Tien om naar uit te zien: september 2021
De komkommertijd van de voorbije vakantiemaanden ligt gelukkig achter ons, de vakantie helaas ook. Voor september is het ons als vanouds gelukt tien Vlaamse boeken op te speuren die deze maand verschijnen. Als herinnering aan mindere tijden zit er zowaar een boek tussen geschreven door een Komkommer, en kommer en kwel lijken goed vertegenwoordigd. Als dat maar goed komt...
- Koen Peeters: De minzamen (literatuur)
- Elvis Peeters: Wat alleen wij weten (literatuur)
- Charlotte Van den Broeck: Aarduitwrijvingen (poëzie)
- Ann De Craemer: Hersenorkaan (literatuur)
- Ivan De Vriendt: De kikker in de poel (literatuur)

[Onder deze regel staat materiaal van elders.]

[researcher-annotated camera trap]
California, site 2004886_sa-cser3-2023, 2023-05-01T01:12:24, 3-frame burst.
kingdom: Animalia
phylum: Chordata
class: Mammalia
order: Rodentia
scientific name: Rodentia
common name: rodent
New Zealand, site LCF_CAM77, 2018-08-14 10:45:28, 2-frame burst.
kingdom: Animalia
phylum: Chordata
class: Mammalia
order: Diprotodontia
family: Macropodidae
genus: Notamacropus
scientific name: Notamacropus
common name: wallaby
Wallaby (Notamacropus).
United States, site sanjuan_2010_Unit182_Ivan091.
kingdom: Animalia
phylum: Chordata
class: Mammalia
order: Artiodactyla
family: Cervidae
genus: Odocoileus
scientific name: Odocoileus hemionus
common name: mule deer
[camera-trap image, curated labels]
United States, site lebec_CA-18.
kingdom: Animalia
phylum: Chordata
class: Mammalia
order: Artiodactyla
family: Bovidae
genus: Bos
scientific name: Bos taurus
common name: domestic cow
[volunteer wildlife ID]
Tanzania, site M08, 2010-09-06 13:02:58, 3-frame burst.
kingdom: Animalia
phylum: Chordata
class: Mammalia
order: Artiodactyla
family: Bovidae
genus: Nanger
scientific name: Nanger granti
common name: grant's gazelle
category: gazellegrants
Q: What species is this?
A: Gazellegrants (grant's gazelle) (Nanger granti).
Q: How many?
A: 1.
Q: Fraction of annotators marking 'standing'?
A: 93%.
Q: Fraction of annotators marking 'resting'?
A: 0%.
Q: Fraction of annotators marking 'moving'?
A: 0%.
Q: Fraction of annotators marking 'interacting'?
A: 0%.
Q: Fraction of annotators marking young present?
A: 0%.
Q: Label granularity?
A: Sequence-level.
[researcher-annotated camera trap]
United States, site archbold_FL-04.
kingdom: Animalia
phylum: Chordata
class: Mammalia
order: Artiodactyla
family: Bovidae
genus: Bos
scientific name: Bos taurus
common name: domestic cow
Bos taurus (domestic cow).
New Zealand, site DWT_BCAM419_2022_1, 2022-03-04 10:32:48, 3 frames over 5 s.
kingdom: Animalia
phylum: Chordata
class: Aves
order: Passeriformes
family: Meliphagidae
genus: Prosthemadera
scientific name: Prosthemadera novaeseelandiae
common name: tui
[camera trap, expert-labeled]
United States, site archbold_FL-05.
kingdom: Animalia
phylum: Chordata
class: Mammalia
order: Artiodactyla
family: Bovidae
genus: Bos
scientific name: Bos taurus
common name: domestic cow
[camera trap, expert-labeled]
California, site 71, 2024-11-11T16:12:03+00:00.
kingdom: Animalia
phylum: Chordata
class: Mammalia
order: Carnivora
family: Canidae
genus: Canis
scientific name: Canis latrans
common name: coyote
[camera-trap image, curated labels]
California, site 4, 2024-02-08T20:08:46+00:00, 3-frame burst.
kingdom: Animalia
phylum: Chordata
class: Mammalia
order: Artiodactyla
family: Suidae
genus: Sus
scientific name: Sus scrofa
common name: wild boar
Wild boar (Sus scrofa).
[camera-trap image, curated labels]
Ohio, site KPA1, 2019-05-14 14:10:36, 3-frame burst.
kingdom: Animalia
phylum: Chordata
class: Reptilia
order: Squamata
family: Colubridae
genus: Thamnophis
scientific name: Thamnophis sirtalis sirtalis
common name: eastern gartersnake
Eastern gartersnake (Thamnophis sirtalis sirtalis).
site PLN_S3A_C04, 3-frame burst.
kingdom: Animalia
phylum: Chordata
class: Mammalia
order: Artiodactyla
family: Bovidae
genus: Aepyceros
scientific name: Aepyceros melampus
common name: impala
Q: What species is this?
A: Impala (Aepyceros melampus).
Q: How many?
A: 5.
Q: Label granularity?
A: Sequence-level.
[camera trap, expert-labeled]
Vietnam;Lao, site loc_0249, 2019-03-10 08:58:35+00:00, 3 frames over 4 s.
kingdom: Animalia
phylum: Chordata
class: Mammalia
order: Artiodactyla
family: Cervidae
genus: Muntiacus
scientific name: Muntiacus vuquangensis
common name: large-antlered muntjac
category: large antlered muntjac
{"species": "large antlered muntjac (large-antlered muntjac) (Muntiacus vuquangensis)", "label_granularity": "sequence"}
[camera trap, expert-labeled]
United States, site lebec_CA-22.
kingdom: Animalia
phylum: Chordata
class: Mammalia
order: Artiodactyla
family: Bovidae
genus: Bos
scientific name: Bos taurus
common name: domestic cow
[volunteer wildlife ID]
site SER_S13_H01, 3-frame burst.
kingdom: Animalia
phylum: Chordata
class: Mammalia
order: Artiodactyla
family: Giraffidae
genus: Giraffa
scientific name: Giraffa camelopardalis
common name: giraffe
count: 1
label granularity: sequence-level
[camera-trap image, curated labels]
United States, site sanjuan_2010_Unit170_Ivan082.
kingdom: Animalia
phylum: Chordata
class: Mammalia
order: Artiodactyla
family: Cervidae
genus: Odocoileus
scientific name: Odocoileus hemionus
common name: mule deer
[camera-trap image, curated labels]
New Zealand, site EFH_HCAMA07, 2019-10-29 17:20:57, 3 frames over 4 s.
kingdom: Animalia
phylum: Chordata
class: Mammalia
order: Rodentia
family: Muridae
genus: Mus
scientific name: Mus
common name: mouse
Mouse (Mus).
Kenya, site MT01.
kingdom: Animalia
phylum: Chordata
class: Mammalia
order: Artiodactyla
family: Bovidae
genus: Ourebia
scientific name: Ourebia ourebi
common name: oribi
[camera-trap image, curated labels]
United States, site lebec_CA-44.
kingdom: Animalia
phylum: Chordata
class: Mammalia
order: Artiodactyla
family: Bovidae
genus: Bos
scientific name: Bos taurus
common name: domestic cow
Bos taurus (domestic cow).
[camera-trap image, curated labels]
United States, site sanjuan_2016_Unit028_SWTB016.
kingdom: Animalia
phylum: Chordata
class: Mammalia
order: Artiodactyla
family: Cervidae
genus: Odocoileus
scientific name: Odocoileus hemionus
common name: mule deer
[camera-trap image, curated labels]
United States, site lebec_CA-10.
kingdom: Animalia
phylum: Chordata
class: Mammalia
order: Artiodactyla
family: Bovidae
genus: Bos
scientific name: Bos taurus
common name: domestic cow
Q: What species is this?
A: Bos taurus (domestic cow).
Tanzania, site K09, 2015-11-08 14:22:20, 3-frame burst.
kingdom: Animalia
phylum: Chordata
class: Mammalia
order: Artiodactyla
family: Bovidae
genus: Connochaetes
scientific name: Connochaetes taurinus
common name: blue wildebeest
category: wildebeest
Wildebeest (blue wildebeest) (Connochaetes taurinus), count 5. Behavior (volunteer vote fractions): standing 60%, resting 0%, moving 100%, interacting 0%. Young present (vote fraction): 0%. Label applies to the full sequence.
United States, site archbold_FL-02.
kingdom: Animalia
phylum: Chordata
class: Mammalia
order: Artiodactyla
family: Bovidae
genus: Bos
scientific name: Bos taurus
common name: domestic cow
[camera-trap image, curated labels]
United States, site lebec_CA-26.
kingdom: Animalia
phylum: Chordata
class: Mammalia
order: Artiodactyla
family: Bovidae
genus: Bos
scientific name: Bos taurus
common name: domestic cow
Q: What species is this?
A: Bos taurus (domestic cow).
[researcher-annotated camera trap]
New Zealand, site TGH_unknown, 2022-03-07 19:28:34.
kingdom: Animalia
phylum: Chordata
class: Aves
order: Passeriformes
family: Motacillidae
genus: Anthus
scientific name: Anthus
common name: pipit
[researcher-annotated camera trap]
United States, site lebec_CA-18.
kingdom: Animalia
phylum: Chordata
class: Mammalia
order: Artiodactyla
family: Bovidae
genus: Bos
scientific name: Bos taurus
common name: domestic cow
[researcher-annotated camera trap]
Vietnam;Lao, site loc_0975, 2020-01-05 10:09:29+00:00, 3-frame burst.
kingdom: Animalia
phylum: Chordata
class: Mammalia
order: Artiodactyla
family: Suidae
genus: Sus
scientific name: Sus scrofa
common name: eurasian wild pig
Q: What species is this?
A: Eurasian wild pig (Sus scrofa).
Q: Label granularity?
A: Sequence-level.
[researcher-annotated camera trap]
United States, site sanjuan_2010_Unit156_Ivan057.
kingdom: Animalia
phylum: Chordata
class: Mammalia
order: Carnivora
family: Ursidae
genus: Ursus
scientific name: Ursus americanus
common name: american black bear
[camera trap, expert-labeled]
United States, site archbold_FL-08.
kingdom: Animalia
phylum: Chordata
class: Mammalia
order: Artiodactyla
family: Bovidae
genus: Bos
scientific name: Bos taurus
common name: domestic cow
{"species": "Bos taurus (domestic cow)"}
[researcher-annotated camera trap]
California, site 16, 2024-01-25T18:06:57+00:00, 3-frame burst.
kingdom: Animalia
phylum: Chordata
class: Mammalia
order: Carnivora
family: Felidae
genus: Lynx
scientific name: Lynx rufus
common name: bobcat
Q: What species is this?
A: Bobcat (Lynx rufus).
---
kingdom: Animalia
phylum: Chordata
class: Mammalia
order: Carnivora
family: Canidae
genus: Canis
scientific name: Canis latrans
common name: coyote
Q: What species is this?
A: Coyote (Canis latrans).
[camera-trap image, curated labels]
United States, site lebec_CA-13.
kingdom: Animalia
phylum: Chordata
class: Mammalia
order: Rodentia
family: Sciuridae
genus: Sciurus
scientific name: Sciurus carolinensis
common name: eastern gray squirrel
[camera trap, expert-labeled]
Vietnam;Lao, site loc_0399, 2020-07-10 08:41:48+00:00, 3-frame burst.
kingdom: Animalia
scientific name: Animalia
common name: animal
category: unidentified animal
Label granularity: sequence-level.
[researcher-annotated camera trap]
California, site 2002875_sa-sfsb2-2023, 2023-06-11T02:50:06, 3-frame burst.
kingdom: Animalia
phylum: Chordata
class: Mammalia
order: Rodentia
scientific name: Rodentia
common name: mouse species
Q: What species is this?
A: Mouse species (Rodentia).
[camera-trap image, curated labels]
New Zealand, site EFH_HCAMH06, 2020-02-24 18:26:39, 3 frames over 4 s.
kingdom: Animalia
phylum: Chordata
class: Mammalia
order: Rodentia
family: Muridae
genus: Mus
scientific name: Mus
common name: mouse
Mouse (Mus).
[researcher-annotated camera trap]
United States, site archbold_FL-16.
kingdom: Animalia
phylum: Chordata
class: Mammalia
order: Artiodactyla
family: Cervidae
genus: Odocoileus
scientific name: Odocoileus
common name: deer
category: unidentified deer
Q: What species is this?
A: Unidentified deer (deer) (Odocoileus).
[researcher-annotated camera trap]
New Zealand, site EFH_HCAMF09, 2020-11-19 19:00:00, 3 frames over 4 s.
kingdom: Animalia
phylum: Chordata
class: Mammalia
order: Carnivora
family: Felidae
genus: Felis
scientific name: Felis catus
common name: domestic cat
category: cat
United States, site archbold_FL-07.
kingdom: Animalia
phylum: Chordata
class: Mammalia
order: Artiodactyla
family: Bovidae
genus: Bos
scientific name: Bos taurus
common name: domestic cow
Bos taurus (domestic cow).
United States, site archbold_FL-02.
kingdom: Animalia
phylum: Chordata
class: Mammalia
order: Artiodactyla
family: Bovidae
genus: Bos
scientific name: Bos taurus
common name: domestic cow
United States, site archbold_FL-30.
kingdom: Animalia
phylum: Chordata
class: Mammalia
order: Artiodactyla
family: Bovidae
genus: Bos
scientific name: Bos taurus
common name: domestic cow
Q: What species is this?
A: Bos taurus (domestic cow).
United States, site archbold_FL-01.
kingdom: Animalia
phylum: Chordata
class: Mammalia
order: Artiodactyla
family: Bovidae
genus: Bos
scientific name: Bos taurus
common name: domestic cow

- Jo Komkommer: Opkomst & ondergang van de Citroën Berlingo (literatuur/verhalenbundel)
- Griet op de Beeck: Jij mag alles zijn (jeugd)
- Christian De Coninck: De conferentie (thriller)
- Rudy Morren: Verdronken land (thriller)
- Wouter Dehairs: Nachtstad (thriller)
De keuze van Joke:
Ik lees op dit moment Sneeuwspoor van Rudy Morren en dat me bevalt me erg, dus een keuze voor Verdronken land klinkt logisch. Ik vermoed dat dat boek de keuze van Marvin wordt en vermits we allebei minstens geïnteresseerd zijn, is de kans dat dit boek effectief gelezen zal worden vrij groot. Als ik de andere mogelijkheden bekijk, is er slechts één ander boek dat me in de boekenwinkel zou kunnen overhalen tot een aankoop. De overige literatuur zal ik waarschijnlijk lezen als ik het toevallig tegenkom in de bib, daar hebben ze tegenwoordig een grote tafel van waarop de recentste aanwinsten je trachten te verleiden. Ik moet tenslotte die Vlaamse challenge nog halen. Mijn eerste keuze gaat deze maand echter naar Jij mag alles zijn van Griet Op de Beeck. Nog niet zo lang geleden las ik Kom hier dat ik u kus en dat was voor mij een bevestiging dat ik de schrijfstijl van deze auteur erg kan smaken. Het verhaal dat nu verschijnt is weliswaar een jeugdboek maar de korte inhoud doet me wat aan haar andere boeken denken. Het lijkt een verhaal over een lastige familierelatie en je volgt de gedachten van het hoofdpersonage. Alleen is die laatste toevallig een negenjarige. Ik ben echt benieuwd.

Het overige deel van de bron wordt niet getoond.